### [EXTRAIT FOURNI]
---+---

Xynthia, un procès hors norme

Du 16 novembre au 4 décembre, Poitiers accueille le procès en appel de la tempête Xynthia. Le Poitevin Pierre Métais est partie civile et attend des condamnations exemplaires pour les prévenus.

Arnault Varanne

Le7.info

« Ces gens-là ont des morts sur la conscience », estime l’ancien propriétaire d’une résidence secondaire à La Faute-sur-Mer. Une tempête judiciaire et médiatique s’apprête à déferler sur Poitiers. A partir de lundi prochain et pendant trois semaines, toutes les télés de l’Hexagone devraient avoir l’objectif braqué sur la capitale régionale. La salle des Pas-Perdus a même été réquisitionnée (voir encadré) pour héberger le procès en appel des responsables de la catastrophe occasionnée par la tempête Xynthia, en février 2010.

A La Faute-sur-Mer, petite station balnéaire de la côte vendéenne, vingt-neuf personnes avaient trouvé la mort, toutes noyées. Comme en première instance, il y a un an, trois protagonistes seront particulièrement observés : l’ancien maire de la commune, René Marratier, condamné à quatre ans de prison ferme pour homicide involontaire, Françoise Babin, son ex-adjointe à l’Urbanisme, qui a écopé de deux ans ferme, et le fils de cette dernière, Philippe, de dix-huit mois(*), pour le même motif.

---+---

### [DONNÉES ENREGISTRÉES]
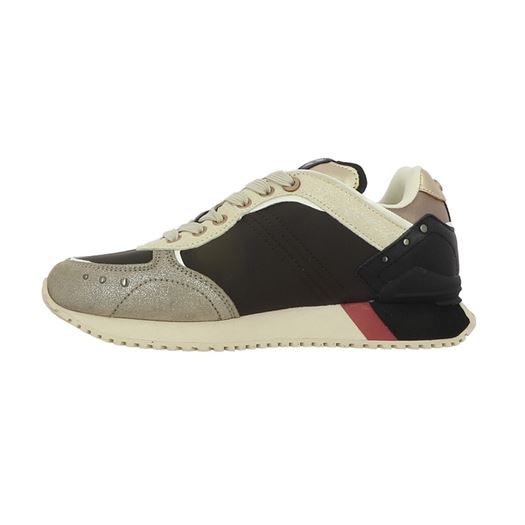 Colmar femme travis plus glare marron2262301_3 sur voshoes.com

---+---

### [TÂCHE À RÉALISER 1]
Recopiez fidèlement le passage de l'article sur le procès Xynthia qui commence aux mots « Du 16 novembre » et s'arrête après « pour les prévenus. ».
### [TÂCHE À RÉALISER 2]
D'après l'article sur le procès Xynthia, combien de personnes ont trouvé la mort à La Faute-sur-Mer ?

### [ZONE DE RÉPONSE 1]
Du 16 novembre au 4 décembre, Poitiers accueille le procès en appel de la tempête Xynthia. Le Poitevin Pierre Métais est partie civile et attend des condamnations exemplaires pour les prévenus.

### [ZONE DE RÉPONSE 2]
Vingt-neuf personnes, toutes noyées.